Example: Over a 30-day period (720 hours), a site was fully offline for 3.6 hours. Uptime = (1 − 3.6 / 720) × 100 = 99.5%.


Healthy Time

Definition: The percentage of time all non-maintenance nodes at a site were simultaneously in a healthy status.

Calculation:

Healthy Time % = total fully-healthy duration / reporting period duration × 100

A site is in a "fully healthy" state only when every non-maintenance node has no active alerts and is reachable. Any single node in warning, critical, or offline status breaks the fully-healthy state.

Example: Over 30 days, a site was fully healthy for 612 out of 720 hours. Healthy Time = 612 / 720 × 100 = 85%.

tip

Healthy Time is a stricter metric than Uptime. Use it to measure operational perfection — Uptime tells you "was the site available?", while Healthy Time tells you "was everything working as expected?"


Incidents

Definition: The number of transitions into offline status for a site or node, after flap debounce is applied.

Detection Rules

An incident is triggered when a site or node transitions from any non-offline status (healthy, warning, critical) to offline. Only offline transitions count as incidents — transitions between warning and critical do not.

Flap Debounce

To prevent transient connectivity issues from inflating incident counts, a 2-hour debounce window is applied:

  • If a site/node goes offline, recovers, and then goes offline again within 2 hours, it is counted as a single incident
  • The incident's duration spans from the first offline transition to the final recovery
  • If the gap between offline periods exceeds 2 hours, they are counted as separate incidents

Example: A node goes offline at 10:00, recovers at 10:15, goes offline again at 11:30, and recovers at 11:45. Because the recovery gap (10:15–11:30 = 1h 15m) is within the 2-hour window, this counts as one incident lasting from 10:00 to 11:45.

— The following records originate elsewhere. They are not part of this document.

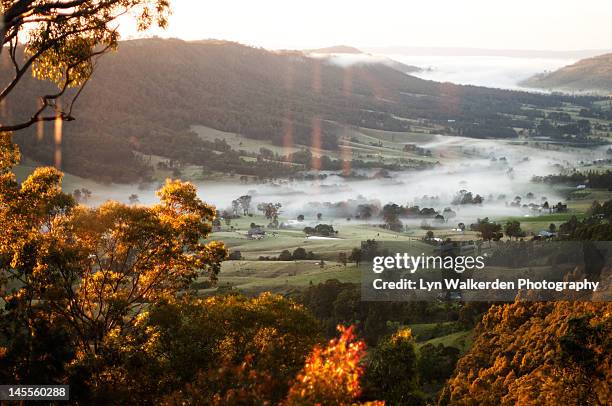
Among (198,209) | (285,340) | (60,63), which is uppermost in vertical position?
(60,63)

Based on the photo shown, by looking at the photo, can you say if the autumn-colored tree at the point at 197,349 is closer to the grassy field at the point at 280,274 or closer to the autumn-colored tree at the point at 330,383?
the autumn-colored tree at the point at 330,383

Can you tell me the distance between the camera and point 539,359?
32.4m

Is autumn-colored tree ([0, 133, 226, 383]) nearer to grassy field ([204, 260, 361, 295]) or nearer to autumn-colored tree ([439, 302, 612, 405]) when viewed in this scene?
autumn-colored tree ([439, 302, 612, 405])

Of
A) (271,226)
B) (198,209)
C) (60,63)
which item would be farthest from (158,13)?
(271,226)

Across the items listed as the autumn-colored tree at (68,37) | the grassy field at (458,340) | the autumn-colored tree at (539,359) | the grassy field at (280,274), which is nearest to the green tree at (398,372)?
the autumn-colored tree at (539,359)

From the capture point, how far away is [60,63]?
14.1m

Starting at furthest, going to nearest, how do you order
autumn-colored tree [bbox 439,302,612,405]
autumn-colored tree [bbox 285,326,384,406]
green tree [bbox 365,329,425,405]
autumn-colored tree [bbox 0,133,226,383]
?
green tree [bbox 365,329,425,405]
autumn-colored tree [bbox 439,302,612,405]
autumn-colored tree [bbox 0,133,226,383]
autumn-colored tree [bbox 285,326,384,406]

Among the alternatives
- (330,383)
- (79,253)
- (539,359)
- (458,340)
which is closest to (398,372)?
(539,359)

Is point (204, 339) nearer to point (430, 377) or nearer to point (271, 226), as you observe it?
point (430, 377)

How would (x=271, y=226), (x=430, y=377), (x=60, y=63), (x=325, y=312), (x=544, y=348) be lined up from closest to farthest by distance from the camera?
(x=60, y=63)
(x=544, y=348)
(x=430, y=377)
(x=325, y=312)
(x=271, y=226)

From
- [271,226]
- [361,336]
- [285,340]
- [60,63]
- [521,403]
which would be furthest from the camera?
[271,226]

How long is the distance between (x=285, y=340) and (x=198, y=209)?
3985mm

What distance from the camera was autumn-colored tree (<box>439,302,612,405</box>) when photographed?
2262 centimetres

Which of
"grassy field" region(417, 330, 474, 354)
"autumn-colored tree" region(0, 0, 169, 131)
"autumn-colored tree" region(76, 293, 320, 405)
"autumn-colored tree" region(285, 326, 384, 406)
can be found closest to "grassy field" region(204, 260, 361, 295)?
"grassy field" region(417, 330, 474, 354)
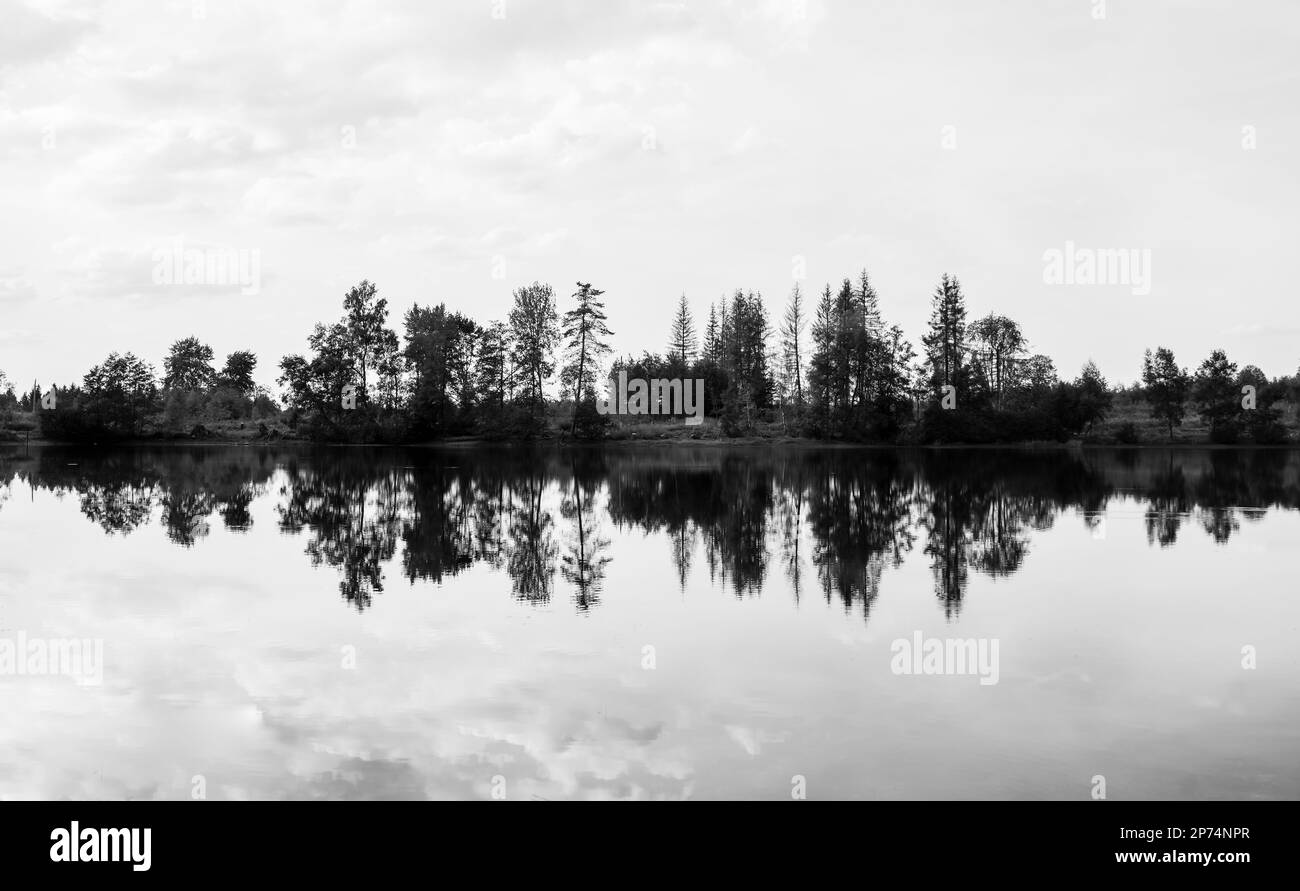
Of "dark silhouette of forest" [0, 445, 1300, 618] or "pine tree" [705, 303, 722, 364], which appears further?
"pine tree" [705, 303, 722, 364]

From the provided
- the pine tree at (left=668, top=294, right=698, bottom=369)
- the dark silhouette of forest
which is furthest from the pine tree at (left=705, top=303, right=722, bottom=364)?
the dark silhouette of forest

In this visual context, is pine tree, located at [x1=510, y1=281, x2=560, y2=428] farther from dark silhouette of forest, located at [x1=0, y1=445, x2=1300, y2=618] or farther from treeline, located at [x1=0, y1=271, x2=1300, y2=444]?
dark silhouette of forest, located at [x1=0, y1=445, x2=1300, y2=618]

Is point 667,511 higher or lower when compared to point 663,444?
lower

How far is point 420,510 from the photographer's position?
28.7 m

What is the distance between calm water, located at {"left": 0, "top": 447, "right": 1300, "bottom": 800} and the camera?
26.1 ft

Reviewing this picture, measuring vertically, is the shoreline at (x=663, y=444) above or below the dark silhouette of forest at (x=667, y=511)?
above

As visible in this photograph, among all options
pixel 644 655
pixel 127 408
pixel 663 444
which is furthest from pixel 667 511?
pixel 127 408

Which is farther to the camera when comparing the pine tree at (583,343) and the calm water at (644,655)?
the pine tree at (583,343)

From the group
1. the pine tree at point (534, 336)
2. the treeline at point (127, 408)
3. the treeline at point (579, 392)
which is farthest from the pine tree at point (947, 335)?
the treeline at point (127, 408)

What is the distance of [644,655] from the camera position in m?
11.6

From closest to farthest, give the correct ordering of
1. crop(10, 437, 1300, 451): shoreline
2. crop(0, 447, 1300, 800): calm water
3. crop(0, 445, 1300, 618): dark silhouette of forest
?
crop(0, 447, 1300, 800): calm water
crop(0, 445, 1300, 618): dark silhouette of forest
crop(10, 437, 1300, 451): shoreline

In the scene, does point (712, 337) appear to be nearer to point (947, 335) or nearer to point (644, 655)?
point (947, 335)

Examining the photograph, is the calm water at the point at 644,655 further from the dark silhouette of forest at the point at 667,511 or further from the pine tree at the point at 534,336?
the pine tree at the point at 534,336

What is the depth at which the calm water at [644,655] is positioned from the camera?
7969 millimetres
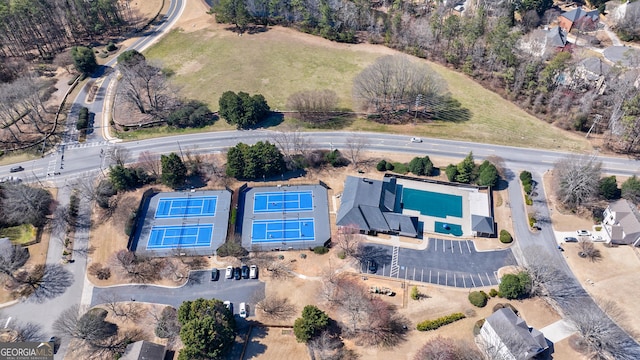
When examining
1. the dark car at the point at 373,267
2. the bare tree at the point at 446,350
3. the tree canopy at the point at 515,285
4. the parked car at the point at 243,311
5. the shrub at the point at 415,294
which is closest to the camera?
the bare tree at the point at 446,350

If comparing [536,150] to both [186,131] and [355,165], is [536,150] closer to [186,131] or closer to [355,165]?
[355,165]

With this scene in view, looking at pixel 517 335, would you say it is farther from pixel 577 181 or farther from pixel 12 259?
pixel 12 259

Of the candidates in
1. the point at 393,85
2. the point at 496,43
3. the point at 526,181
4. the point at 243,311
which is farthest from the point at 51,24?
the point at 526,181

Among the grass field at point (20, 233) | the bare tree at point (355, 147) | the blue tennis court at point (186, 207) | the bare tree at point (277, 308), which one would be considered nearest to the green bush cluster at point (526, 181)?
the bare tree at point (355, 147)

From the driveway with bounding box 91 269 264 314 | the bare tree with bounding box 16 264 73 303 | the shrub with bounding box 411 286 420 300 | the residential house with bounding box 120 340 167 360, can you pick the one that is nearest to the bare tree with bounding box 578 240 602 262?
the shrub with bounding box 411 286 420 300

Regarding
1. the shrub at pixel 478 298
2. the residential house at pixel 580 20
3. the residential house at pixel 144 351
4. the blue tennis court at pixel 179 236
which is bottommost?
the shrub at pixel 478 298

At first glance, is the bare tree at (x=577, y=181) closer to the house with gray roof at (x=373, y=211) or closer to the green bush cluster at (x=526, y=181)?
→ the green bush cluster at (x=526, y=181)
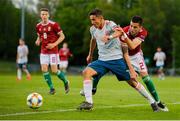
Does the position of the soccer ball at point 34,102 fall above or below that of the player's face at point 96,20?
below

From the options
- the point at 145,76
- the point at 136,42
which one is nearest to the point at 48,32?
the point at 145,76

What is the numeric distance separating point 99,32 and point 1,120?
10.2 feet

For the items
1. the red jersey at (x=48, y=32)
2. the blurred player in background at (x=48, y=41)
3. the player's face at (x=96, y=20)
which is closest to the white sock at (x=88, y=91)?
the player's face at (x=96, y=20)

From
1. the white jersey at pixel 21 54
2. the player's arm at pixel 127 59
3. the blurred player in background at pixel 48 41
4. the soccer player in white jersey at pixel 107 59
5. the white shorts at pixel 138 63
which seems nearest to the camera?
the soccer player in white jersey at pixel 107 59

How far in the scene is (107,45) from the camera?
12000mm

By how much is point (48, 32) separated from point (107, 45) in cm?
569

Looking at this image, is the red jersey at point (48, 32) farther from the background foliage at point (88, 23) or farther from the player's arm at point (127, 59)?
the background foliage at point (88, 23)

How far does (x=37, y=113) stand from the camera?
11289mm

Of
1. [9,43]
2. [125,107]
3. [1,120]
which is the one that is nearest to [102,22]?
[125,107]

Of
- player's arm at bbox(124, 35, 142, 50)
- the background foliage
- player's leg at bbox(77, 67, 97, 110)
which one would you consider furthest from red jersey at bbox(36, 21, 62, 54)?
the background foliage

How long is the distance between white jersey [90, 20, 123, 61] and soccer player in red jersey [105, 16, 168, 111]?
0.74 ft

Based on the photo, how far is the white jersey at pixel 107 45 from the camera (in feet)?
39.1

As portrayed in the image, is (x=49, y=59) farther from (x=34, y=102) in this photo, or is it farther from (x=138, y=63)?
(x=34, y=102)

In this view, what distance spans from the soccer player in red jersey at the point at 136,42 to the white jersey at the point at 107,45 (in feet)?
0.74
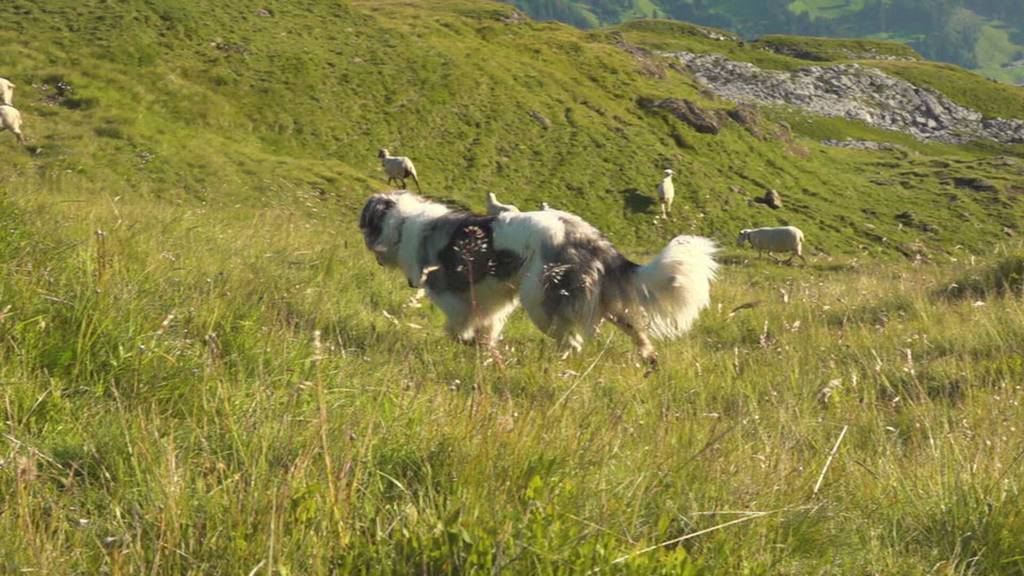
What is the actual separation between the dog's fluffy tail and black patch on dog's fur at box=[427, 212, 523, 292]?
1.41 meters

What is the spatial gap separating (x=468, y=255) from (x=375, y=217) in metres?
2.57

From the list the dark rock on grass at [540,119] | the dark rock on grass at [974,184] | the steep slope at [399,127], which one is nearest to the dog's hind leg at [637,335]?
the steep slope at [399,127]

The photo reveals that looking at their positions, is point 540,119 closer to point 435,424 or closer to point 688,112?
point 688,112

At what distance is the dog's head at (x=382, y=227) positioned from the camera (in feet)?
32.2

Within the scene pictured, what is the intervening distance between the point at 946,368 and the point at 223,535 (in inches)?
238

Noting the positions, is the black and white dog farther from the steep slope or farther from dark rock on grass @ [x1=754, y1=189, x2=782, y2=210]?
dark rock on grass @ [x1=754, y1=189, x2=782, y2=210]

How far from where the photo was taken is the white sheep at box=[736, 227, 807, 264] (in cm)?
3278

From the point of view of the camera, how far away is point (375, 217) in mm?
10055

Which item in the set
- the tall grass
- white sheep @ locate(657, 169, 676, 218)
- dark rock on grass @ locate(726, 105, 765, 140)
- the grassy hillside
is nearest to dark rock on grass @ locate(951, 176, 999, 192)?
dark rock on grass @ locate(726, 105, 765, 140)

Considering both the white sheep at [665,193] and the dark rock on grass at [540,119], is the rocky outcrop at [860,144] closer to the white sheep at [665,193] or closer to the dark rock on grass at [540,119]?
the dark rock on grass at [540,119]

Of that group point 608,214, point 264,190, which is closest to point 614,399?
point 264,190

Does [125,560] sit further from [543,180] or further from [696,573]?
[543,180]

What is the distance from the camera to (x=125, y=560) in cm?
228

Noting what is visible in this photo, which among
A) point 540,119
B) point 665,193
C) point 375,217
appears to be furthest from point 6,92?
point 665,193
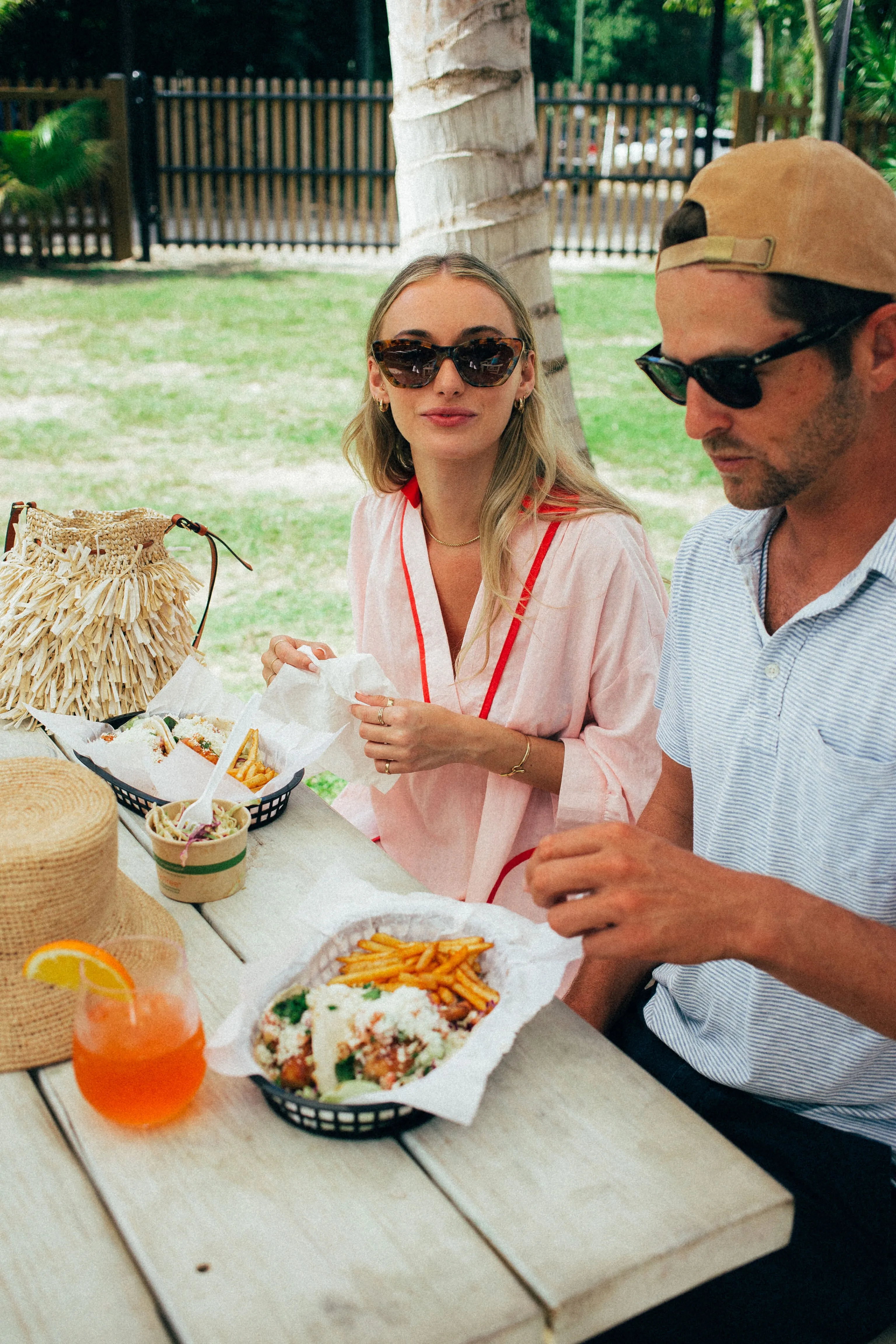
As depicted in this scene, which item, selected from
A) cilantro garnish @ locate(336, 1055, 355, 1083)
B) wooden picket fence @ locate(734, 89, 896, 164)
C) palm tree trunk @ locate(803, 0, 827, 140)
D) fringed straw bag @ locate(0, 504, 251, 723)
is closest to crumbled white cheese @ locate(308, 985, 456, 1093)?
cilantro garnish @ locate(336, 1055, 355, 1083)

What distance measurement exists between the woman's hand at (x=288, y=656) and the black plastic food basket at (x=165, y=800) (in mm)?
243

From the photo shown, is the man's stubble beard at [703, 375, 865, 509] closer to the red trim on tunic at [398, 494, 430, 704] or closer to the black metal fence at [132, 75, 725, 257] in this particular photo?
the red trim on tunic at [398, 494, 430, 704]

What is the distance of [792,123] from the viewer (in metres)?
13.9

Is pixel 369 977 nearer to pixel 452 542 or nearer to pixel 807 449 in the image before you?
pixel 807 449

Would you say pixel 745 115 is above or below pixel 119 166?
above

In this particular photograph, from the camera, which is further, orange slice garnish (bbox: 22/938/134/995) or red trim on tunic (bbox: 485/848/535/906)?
red trim on tunic (bbox: 485/848/535/906)

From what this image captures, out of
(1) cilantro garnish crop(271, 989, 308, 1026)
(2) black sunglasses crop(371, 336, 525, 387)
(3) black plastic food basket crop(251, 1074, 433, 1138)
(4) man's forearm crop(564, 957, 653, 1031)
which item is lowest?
(4) man's forearm crop(564, 957, 653, 1031)

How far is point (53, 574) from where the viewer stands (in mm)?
2408

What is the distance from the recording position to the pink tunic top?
8.14ft

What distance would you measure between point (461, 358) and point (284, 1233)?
5.71 ft

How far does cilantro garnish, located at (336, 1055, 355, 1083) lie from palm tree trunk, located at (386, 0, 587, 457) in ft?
9.11

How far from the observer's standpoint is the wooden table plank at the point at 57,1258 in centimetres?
114

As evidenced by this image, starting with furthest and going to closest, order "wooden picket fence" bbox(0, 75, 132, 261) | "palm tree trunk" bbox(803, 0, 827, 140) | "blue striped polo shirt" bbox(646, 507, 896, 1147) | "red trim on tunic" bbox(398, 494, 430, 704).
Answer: "wooden picket fence" bbox(0, 75, 132, 261) → "palm tree trunk" bbox(803, 0, 827, 140) → "red trim on tunic" bbox(398, 494, 430, 704) → "blue striped polo shirt" bbox(646, 507, 896, 1147)

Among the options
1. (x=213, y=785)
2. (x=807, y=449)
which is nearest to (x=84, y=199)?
(x=213, y=785)
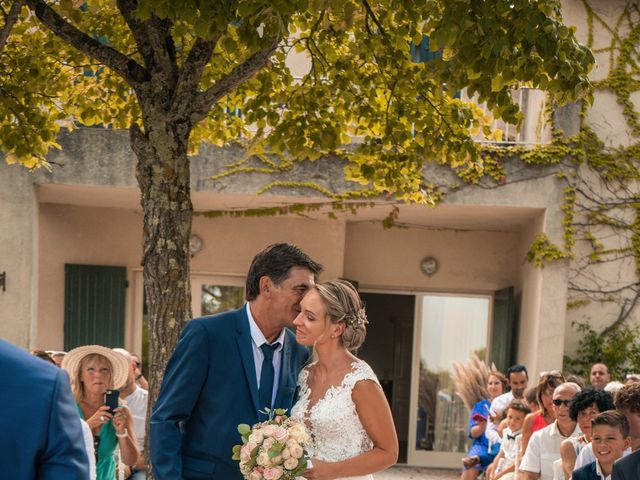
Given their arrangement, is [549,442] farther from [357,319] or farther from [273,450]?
[273,450]

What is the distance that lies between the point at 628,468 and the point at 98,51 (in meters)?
4.05

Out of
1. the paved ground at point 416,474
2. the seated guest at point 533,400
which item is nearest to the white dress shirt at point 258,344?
the seated guest at point 533,400

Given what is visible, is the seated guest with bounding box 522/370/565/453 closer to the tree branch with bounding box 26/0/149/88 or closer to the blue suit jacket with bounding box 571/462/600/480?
the blue suit jacket with bounding box 571/462/600/480

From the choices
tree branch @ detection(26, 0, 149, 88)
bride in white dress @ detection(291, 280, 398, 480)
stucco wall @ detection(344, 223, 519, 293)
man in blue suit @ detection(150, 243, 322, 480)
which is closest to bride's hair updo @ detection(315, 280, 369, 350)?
bride in white dress @ detection(291, 280, 398, 480)

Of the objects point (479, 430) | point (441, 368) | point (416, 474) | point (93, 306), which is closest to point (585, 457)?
point (479, 430)

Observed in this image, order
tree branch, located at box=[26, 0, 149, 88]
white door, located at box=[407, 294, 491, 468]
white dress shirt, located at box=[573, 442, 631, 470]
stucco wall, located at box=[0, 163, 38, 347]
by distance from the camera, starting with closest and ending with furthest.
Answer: tree branch, located at box=[26, 0, 149, 88], white dress shirt, located at box=[573, 442, 631, 470], stucco wall, located at box=[0, 163, 38, 347], white door, located at box=[407, 294, 491, 468]

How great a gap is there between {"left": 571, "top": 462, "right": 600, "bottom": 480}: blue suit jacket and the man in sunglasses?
153 centimetres

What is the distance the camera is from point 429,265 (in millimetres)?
15695

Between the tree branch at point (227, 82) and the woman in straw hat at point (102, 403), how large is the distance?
2.12 metres

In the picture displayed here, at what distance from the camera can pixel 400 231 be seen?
51.4 feet

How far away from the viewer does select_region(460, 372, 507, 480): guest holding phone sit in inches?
436

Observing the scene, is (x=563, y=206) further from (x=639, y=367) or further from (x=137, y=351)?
(x=137, y=351)

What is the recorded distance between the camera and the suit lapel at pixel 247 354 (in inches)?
187

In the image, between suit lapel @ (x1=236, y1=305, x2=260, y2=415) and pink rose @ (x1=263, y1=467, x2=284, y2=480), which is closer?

Mean Time to Recover (MTTR)

Definition: The average duration from incident start to resolution, calculated only from resolved incidents within the reporting period.

Calculation:

MTTR = sum of all incident durations / number of resolved incidents

Rules

  • Only resolved incidents are included — ongoing incidents that started but did not resolve within the reporting period are excluded from MTTR
  • Incident duration is measured from the initial offline transition to the point where the site/node returns to a non-offline status and stays online past the flap debounce window
  • If there are no resolved incidents, MTTR is displayed as N/A

Empty Site Handling

Sites with no monitored nodes during the reporting period receive special treatment:

MetricValue for Empty Sites
Health ScoreN/A
UptimeN/A
Healthy TimeN/A
Incidents0
MTTRN/A

Empty sites are excluded from global averages in the Executive Summary. They appear in per-site tables with N/A values so you know they exist, but they don't skew aggregate metrics.

info

A site is considered "empty" if it had zero non-maintenance nodes for the entire reporting period. If nodes were present for part of the period, metrics are calculated for the time they were active.


How Maintenance Affects Metrics

Maintenance windows have specific effects on report metrics to ensure planned downtime doesn't distort your data.

MetricMaintenance Effect
Health ScoreNodes in maintenance are excluded from the denominator — they are not counted as healthy or unhealthy
UptimeA site is not considered "offline" if all remaining online nodes are in maintenance — only non-maintenance nodes factor into the offline determination
Healthy TimeMaintenance nodes are excluded — fully-healthy is evaluated only against non-maintenance nodes
IncidentsTransitions to offline status during a maintenance window do not trigger incidents
MTTRMaintenance-related offline events are excluded from MTTR calculations
HeatmapMaintenance periods are shown as gray blocks, distinct from healthy or degraded states
tip

Schedule maintenance windows before performing planned work. This ensures your reports accurately reflect organic reliability rather than planned disruptions.


Metric Summary

MetricScopeUnitCalculation Basis
Health ScoreSite or GlobalPercentageHourly snapshots, time-weighted average
UptimeSitePercentageContinuous monitoring, offline = all nodes unreachable
Healthy TimeSitePercentageContinuous monitoring, healthy = all nodes healthy
IncidentsSite or NodeCountOffline transitions with 2-hour flap debounce
MTTRSite or NodeDurationResolved incidents only